Stored items:
◆ ◆ ◆

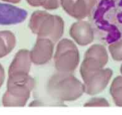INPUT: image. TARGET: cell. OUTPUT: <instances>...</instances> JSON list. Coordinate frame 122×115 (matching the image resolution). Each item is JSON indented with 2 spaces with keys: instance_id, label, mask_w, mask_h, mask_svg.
I'll return each mask as SVG.
<instances>
[{
  "instance_id": "2",
  "label": "cell",
  "mask_w": 122,
  "mask_h": 115,
  "mask_svg": "<svg viewBox=\"0 0 122 115\" xmlns=\"http://www.w3.org/2000/svg\"><path fill=\"white\" fill-rule=\"evenodd\" d=\"M111 92L116 105L122 106V77H118L114 80Z\"/></svg>"
},
{
  "instance_id": "4",
  "label": "cell",
  "mask_w": 122,
  "mask_h": 115,
  "mask_svg": "<svg viewBox=\"0 0 122 115\" xmlns=\"http://www.w3.org/2000/svg\"><path fill=\"white\" fill-rule=\"evenodd\" d=\"M8 4L0 3V25H5L6 11Z\"/></svg>"
},
{
  "instance_id": "5",
  "label": "cell",
  "mask_w": 122,
  "mask_h": 115,
  "mask_svg": "<svg viewBox=\"0 0 122 115\" xmlns=\"http://www.w3.org/2000/svg\"><path fill=\"white\" fill-rule=\"evenodd\" d=\"M121 72H122V67H121Z\"/></svg>"
},
{
  "instance_id": "1",
  "label": "cell",
  "mask_w": 122,
  "mask_h": 115,
  "mask_svg": "<svg viewBox=\"0 0 122 115\" xmlns=\"http://www.w3.org/2000/svg\"><path fill=\"white\" fill-rule=\"evenodd\" d=\"M95 16L99 29L107 33L106 40L113 43L122 36V0H103L100 3Z\"/></svg>"
},
{
  "instance_id": "3",
  "label": "cell",
  "mask_w": 122,
  "mask_h": 115,
  "mask_svg": "<svg viewBox=\"0 0 122 115\" xmlns=\"http://www.w3.org/2000/svg\"><path fill=\"white\" fill-rule=\"evenodd\" d=\"M110 52L112 57L115 60H122V40L111 45L110 47Z\"/></svg>"
}]
</instances>
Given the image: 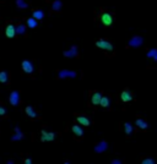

◆ ◆ ◆

Could you change every "image" in the rows above to "micrograph", keeping everything else the same and leaving the pictures out of your answer?

INPUT: micrograph. TARGET: cell. OUTPUT: <instances>...</instances> JSON list. Coordinate frame 122×115 (matching the micrograph resolution). Each item is JSON indented with 2 spaces with keys: instance_id, label, mask_w, mask_h, mask_svg.
I'll return each mask as SVG.
<instances>
[{
  "instance_id": "2",
  "label": "cell",
  "mask_w": 122,
  "mask_h": 115,
  "mask_svg": "<svg viewBox=\"0 0 122 115\" xmlns=\"http://www.w3.org/2000/svg\"><path fill=\"white\" fill-rule=\"evenodd\" d=\"M111 92L116 105L122 106V77H118L114 80Z\"/></svg>"
},
{
  "instance_id": "4",
  "label": "cell",
  "mask_w": 122,
  "mask_h": 115,
  "mask_svg": "<svg viewBox=\"0 0 122 115\" xmlns=\"http://www.w3.org/2000/svg\"><path fill=\"white\" fill-rule=\"evenodd\" d=\"M8 4L0 3V25H5L6 11Z\"/></svg>"
},
{
  "instance_id": "5",
  "label": "cell",
  "mask_w": 122,
  "mask_h": 115,
  "mask_svg": "<svg viewBox=\"0 0 122 115\" xmlns=\"http://www.w3.org/2000/svg\"><path fill=\"white\" fill-rule=\"evenodd\" d=\"M121 72H122V67H121Z\"/></svg>"
},
{
  "instance_id": "1",
  "label": "cell",
  "mask_w": 122,
  "mask_h": 115,
  "mask_svg": "<svg viewBox=\"0 0 122 115\" xmlns=\"http://www.w3.org/2000/svg\"><path fill=\"white\" fill-rule=\"evenodd\" d=\"M95 16L99 29L107 33L106 40L113 43L122 36V0H103L100 3Z\"/></svg>"
},
{
  "instance_id": "3",
  "label": "cell",
  "mask_w": 122,
  "mask_h": 115,
  "mask_svg": "<svg viewBox=\"0 0 122 115\" xmlns=\"http://www.w3.org/2000/svg\"><path fill=\"white\" fill-rule=\"evenodd\" d=\"M110 52L112 57L115 60H122V40L111 45L110 47Z\"/></svg>"
}]
</instances>
Given the micrograph: 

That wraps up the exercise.